* [Provided passage]
Dáil debates

Tuesday, 16 January 2018

Hospital Trolley Crisis: Motion [Private Members]

 

10:35 pm

Photo of Peadar TóibínPeadar Tóibín (Meath West, Sinn Fein) | Oireachtas source

Ba mhaith liom cúpla ráiteas a thabhairt don Aire mar gheall ar an mhéid atá ag titim amach i gContae na Mí. I have been given a couple of statements recently relating to the difficulties with the trolley count in Navan. I hear that people are stuck in the waiting room of the emergency department in Navan without getting access to the hospital itself. They are being forced to wait for long periods in that waiting room after having been triaged and treated. They are forced to wait with needles left in their arms, while waiting for X-rays and for blood tests. Those people are forced to wait on their feet because there are no seats left in the waiting rooms for people trying to get into the hospitals. I heard a report about Drogheda to the effect that it was like a cattle market at the time. One man was obliged to sit in the waiting room for five hours after being triaged. The report stated that the waiting room was full to the brim, that three ambulances had just arrived and they were being forced to wait because they could not leave their patients behind unattended. Dr. Tom Ryan, president of the Irish Hospital Consultants Association, said that the HSE is rationing intensive care unit, ICU, beds. That means that staff members are forced to prioritise patients in serious need over other patients. The Irish Association for Emergency Medicine stated, on the trolley crisis and waiting list, that up to 350 people will die in Ireland in 2018 because of those two factors.

* [Stored data entries]
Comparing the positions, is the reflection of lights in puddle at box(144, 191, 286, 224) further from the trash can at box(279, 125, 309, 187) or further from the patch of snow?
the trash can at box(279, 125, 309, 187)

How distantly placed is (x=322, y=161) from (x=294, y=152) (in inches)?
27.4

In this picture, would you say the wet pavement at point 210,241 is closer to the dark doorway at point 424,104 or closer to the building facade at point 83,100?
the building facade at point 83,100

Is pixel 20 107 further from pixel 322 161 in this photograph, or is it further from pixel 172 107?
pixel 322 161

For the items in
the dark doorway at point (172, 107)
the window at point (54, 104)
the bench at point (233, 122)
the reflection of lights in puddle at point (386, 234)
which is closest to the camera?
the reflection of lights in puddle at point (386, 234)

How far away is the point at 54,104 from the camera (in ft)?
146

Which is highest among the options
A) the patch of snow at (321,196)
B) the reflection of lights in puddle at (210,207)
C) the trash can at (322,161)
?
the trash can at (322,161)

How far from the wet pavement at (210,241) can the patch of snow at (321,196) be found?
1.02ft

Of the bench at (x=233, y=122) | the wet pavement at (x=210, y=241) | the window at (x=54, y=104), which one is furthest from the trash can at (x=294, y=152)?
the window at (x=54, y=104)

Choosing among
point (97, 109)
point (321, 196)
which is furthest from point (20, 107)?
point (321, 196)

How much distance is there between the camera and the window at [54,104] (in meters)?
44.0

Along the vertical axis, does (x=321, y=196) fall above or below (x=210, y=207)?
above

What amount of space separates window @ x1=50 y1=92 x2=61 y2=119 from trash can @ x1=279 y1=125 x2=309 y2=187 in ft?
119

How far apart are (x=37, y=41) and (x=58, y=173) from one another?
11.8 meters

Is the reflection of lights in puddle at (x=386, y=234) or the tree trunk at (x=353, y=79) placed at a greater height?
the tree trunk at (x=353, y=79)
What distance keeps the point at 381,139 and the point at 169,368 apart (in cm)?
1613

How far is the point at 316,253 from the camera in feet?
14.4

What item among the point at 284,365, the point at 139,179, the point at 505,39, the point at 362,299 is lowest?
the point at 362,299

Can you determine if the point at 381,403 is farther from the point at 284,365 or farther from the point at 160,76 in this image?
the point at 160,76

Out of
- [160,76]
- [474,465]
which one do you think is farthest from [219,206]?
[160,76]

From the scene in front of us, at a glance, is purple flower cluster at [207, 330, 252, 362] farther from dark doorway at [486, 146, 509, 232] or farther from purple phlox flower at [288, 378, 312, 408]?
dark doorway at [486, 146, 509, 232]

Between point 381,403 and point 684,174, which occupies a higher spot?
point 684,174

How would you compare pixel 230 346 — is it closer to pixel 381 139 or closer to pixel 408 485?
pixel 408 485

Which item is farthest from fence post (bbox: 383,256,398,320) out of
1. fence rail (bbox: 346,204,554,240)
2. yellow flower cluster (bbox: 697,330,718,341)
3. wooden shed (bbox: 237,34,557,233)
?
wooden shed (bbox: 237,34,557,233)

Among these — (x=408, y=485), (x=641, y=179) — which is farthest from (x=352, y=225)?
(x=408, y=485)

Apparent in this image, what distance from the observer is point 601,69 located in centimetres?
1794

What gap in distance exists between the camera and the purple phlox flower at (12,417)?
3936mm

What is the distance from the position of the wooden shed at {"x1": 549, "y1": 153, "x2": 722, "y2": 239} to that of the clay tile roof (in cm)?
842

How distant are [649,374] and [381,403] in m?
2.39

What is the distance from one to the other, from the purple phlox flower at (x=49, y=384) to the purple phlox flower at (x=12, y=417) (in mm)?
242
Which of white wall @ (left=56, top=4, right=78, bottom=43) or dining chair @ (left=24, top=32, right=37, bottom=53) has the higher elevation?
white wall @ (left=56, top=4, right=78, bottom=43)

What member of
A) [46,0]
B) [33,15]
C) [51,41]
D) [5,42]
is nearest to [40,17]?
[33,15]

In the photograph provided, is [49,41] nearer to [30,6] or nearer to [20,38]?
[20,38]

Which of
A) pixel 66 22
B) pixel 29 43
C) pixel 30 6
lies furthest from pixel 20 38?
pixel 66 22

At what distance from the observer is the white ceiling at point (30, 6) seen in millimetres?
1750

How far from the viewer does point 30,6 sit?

* [Task]
Copy out the full Dáil debate passage on the hospital trolley crisis from above, word for word.

* [Task result]
Dáil debates

Tuesday, 16 January 2018

Hospital Trolley Crisis: Motion [Private Members]

 

10:35 pm

Photo of Peadar TóibínPeadar Tóibín (Meath West, Sinn Fein) | Oireachtas source

Ba mhaith liom cúpla ráiteas a thabhairt don Aire mar gheall ar an mhéid atá ag titim amach i gContae na Mí. I have been given a couple of statements recently relating to the difficulties with the trolley count in Navan. I hear that people are stuck in the waiting room of the emergency department in Navan without getting access to the hospital itself. They are being forced to wait for long periods in that waiting room after having been triaged and treated. They are forced to wait with needles left in their arms, while waiting for X-rays and for blood tests. Those people are forced to wait on their feet because there are no seats left in the waiting rooms for people trying to get into the hospitals. I heard a report about Drogheda to the effect that it was like a cattle market at the time. One man was obliged to sit in the waiting room for five hours after being triaged. The report stated that the waiting room was full to the brim, that three ambulances had just arrived and they were being forced to wait because they could not leave their patients behind unattended. Dr. Tom Ryan, president of the Irish Hospital Consultants Association, said that the HSE is rationing intensive care unit, ICU, beds. That means that staff members are forced to prioritise patients in serious need over other patients. The Irish Association for Emergency Medicine stated, on the trolley crisis and waiting list, that up to 350 people will die in Ireland in 2018 because of those two factors.